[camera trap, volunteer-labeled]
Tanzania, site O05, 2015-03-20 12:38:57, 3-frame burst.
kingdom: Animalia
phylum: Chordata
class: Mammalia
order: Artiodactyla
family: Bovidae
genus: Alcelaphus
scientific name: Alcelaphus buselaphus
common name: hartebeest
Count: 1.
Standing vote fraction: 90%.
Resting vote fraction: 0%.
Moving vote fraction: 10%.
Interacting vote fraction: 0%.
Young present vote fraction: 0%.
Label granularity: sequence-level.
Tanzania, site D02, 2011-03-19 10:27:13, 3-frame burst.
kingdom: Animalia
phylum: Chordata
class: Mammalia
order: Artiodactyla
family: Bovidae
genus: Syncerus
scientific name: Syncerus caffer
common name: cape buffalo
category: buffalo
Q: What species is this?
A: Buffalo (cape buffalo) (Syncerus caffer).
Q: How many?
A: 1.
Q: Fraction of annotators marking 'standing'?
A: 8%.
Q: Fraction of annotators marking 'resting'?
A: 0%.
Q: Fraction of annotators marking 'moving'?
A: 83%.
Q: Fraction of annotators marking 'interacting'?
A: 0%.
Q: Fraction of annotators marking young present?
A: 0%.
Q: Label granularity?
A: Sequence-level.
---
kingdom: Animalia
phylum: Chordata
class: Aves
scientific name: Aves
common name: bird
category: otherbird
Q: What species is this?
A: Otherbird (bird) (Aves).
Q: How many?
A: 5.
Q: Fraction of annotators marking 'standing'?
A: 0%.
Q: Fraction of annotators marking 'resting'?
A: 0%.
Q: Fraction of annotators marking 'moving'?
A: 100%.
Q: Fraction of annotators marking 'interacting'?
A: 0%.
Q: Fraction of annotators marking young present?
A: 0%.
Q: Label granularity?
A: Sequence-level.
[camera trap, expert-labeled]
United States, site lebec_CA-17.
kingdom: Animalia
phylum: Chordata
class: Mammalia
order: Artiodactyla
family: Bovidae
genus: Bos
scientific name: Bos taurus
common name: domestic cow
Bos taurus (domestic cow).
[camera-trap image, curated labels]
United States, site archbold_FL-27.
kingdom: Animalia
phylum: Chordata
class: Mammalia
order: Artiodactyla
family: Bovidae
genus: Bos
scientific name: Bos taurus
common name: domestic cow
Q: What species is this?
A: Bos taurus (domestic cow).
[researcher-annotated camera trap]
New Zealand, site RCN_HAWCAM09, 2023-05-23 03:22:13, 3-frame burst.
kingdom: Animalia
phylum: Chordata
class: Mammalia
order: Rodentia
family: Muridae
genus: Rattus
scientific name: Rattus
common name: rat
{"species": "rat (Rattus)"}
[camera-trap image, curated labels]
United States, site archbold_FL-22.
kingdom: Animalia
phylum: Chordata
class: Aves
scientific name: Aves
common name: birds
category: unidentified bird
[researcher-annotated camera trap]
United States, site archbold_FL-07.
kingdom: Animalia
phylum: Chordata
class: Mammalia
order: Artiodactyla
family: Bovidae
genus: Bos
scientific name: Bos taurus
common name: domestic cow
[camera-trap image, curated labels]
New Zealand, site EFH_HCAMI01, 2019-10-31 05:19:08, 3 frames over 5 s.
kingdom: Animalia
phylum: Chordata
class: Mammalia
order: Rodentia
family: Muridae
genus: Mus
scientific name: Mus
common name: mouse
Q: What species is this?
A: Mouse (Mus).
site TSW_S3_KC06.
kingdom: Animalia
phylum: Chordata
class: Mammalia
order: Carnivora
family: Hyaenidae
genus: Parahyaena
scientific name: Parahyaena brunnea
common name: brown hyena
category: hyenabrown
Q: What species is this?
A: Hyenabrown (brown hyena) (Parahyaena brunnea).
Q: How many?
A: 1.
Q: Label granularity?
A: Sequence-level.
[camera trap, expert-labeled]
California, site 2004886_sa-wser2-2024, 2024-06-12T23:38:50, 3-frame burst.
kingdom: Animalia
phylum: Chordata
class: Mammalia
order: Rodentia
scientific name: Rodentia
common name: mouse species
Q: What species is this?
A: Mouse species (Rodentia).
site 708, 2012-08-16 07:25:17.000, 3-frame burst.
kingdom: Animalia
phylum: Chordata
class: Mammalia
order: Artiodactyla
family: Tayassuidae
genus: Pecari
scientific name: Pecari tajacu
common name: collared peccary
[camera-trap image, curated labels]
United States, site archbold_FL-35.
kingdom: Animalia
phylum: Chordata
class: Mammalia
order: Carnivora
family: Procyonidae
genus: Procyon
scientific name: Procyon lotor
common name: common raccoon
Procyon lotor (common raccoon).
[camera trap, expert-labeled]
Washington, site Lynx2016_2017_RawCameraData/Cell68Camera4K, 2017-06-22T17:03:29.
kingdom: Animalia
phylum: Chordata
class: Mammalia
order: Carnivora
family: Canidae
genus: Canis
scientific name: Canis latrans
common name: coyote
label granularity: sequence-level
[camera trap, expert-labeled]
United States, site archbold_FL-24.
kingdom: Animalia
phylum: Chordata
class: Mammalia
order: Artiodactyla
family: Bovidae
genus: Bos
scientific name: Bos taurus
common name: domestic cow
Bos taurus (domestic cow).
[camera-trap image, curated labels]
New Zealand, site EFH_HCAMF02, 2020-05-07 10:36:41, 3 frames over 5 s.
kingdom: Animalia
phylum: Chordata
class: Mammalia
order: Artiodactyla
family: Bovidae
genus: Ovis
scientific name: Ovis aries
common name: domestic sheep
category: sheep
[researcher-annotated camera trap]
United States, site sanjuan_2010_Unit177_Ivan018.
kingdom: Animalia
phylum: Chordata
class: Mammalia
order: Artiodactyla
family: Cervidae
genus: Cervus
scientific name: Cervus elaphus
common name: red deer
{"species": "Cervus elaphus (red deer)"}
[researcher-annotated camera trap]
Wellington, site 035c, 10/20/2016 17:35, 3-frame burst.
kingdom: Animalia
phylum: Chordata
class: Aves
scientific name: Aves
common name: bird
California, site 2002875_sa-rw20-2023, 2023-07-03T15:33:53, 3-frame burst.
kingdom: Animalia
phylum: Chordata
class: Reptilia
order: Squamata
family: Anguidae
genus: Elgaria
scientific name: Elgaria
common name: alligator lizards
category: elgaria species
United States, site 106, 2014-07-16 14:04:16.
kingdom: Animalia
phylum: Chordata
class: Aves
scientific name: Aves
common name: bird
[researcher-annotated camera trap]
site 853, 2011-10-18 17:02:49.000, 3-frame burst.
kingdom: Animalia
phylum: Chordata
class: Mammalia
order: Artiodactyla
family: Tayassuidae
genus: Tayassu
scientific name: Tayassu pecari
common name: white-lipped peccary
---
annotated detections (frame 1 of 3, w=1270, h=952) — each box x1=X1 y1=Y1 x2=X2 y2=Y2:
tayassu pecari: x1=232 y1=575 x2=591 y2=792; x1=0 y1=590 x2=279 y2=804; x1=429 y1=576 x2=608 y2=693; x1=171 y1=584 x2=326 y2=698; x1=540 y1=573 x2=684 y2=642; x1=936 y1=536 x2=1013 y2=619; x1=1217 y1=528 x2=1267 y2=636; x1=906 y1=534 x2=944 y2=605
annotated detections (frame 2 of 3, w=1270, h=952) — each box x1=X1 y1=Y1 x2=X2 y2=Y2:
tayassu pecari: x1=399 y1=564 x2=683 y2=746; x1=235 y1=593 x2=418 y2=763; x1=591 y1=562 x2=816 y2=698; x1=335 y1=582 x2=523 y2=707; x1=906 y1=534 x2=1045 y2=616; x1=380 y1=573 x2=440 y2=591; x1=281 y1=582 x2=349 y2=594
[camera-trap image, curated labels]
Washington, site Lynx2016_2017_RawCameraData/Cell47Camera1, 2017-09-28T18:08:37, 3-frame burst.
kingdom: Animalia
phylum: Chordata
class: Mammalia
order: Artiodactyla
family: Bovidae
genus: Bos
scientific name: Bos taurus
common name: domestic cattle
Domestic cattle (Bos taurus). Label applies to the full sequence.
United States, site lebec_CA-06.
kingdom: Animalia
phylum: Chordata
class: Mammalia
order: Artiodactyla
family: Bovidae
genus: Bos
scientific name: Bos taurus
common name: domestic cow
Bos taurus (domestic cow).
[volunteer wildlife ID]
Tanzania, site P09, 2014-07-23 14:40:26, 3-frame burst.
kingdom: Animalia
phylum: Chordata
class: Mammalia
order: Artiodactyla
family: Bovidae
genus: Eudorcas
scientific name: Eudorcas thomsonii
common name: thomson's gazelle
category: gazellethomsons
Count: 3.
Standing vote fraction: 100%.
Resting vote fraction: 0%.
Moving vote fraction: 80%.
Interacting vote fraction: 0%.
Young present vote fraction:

◆ ◆ ◆ ◆ ◆

● **TASK BRIEF**: Find every line in the records that contains the word "frames"; copy those lines.

● **SOLVED PROBLEM**:
New Zealand, site EFH_HCAMI01, 2019-10-31 05:19:08, 3 frames over 5 s.
New Zealand, site EFH_HCAMF02, 2020-05-07 10:36:41, 3 frames over 5 s.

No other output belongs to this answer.